7 Ekim'den bu yana İsrail'in Gazze'de gerçekleştirdiği katliamlara karşı sesini yükselten ülkelerden biri de Güney Afrika'ydı. Güney Afrika, 1948 tarihli Birleşmiş Milletler Soykırımın Önlenmesi ve Cezalandırılması Sözleşmesi'ni ihlal ettiği gerekçesiyle Uluslararası Adalet Divanında soykırım davası açarak geçici tedbir kararı alınmasını ve Netanyahu'nun yargılanmasını talep etti.
Açılan soykırım davasının baş aktörü ise Güney Afrika devlet başkanı Ramaphosa'ydı. Bu nedenle herkes onu "İsrail'i yargılatan başkan" olarak tanıdı. Güney Afrika başkanı Ramaphosa, Uluslararası Adalet Divanında İsrail'e karşı açtıkları soykırım davasına ilişkin yaptığı konuşmada "Hiçbir zaman bu kadar gururlu hissetmemiştim" diyordu. Sözlerinin devamında, İsrail'e açtıkları davayla amaçlarının soykırımı durdurmak olduğunu söyledi. İnsan hakları konusunda Güney Afrika'nın bir referans noktası olduğunu ve bu yüzden harekete geçtiklerini söyleyen başkan, bu konuda Nelson Mandela'nın yolundan gitmeye kararlı olduğunu da özellikle belirtti. Ramaphosa, "Bazı kişiler attığımız adımın riskli olduğunu söylüyor. Biz küçük bir ülkeyiz ve küçük bir ekonomimiz var. Bize saldırabilirler ama biz prensiplerimiz üzerinde duracağız. Filistin halkı da özgür olmadıkça bizler gerçekten özgür olamayacağız" diyordu.

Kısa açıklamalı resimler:
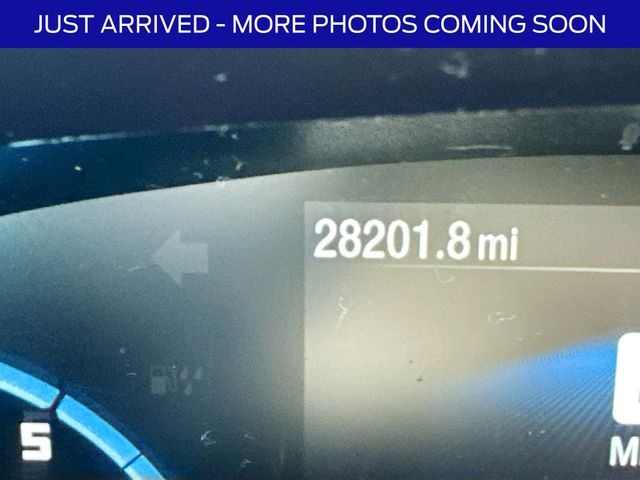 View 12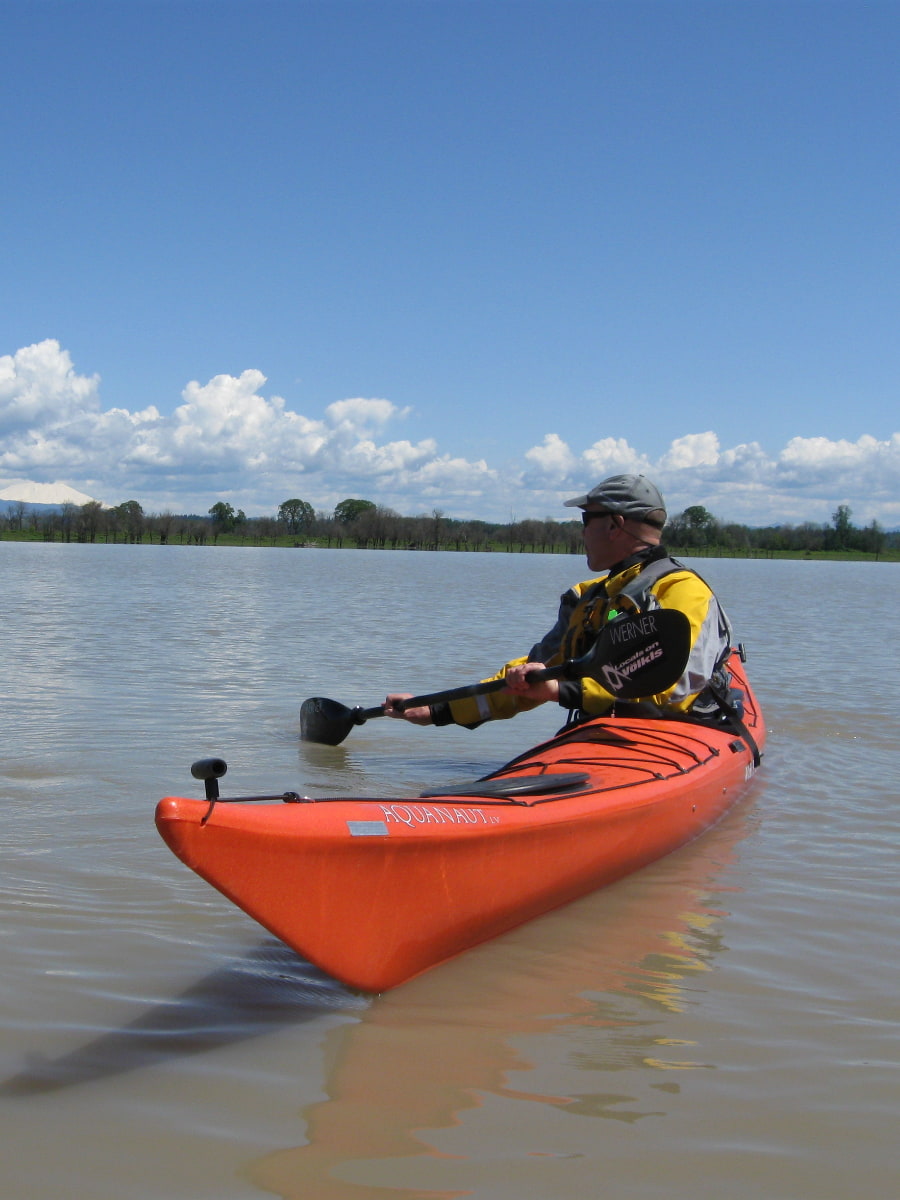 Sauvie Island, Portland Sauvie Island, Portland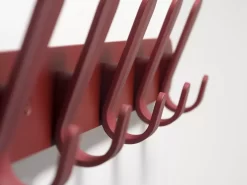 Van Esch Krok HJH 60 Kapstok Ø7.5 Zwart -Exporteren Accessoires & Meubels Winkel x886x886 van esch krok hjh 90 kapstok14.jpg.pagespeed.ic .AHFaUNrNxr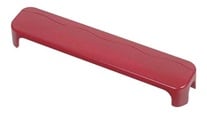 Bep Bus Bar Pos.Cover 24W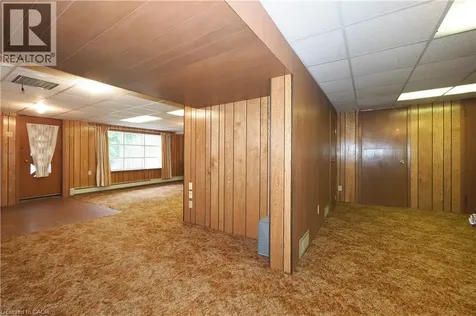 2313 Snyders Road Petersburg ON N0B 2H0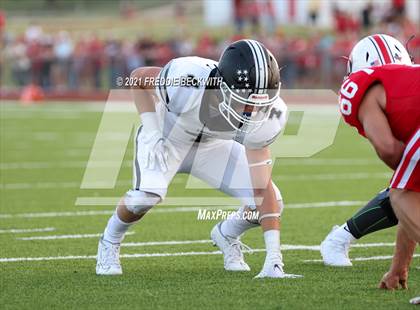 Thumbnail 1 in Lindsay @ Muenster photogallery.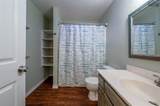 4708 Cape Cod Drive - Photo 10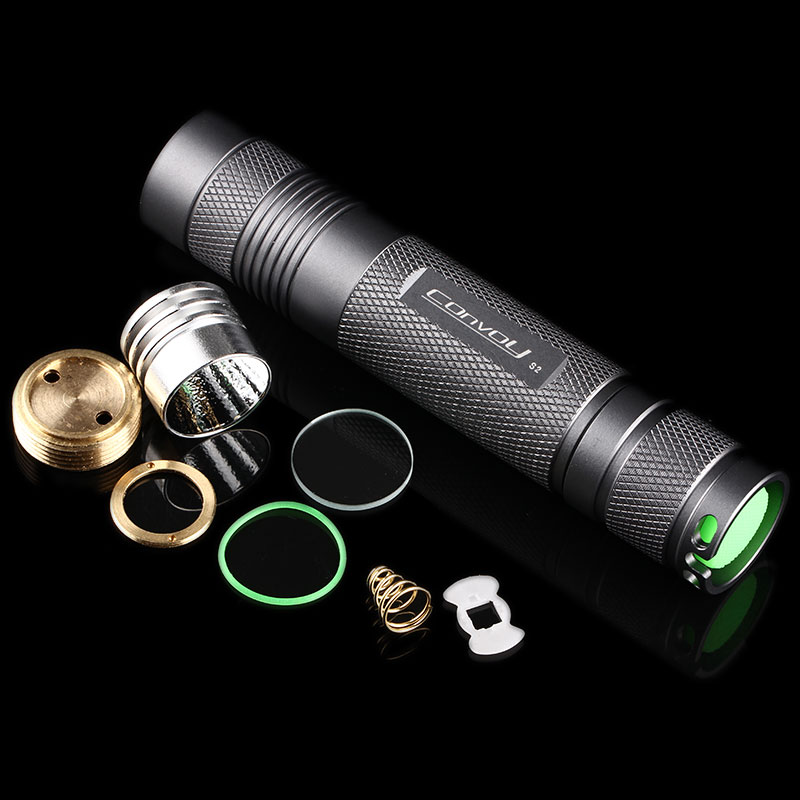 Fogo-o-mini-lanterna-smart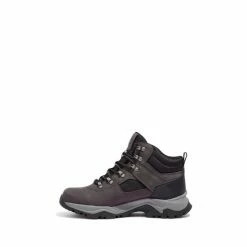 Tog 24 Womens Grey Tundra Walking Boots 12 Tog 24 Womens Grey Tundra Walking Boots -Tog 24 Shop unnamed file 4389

Çözülecek Problemler:
a) Güney Afrika'nın açtığı soykırım davasını anlatan metinde adı geçen bütün kişileri sıralayın.
b) Güney Afrika'nın açtığı soykırım davasını anlatan metni, son cümlesinden sonrasını yazarak sürdürün.

Sıralı Yanıtlar:
a) Netanyahu, Ramaphosa, Nelson Mandela

b)
Ve nihayet Uluslararası Ceza Mahkemesi, 7 Ekim'den bu yana Gazze'yi kan gölüne çevirip binlerce Filistinliyi katleden İsrail Başbakanı Netanyahu hakkında tutuklama kararı çıkardı. Gazze Şeridi'ne düzenlediği saldırılarda en az kadın ve çocukların da içinde olduğu 35 binin üzerinde Filistinliyi katleden İsrail Başbakanı Netanyahu için tutuklama kararı çıktı.
Portre'nin yeni bölümünde "Güney Afrika Devlet Başkanı Cyril Ramaphose kimdir?" sorusuna cevap aradık...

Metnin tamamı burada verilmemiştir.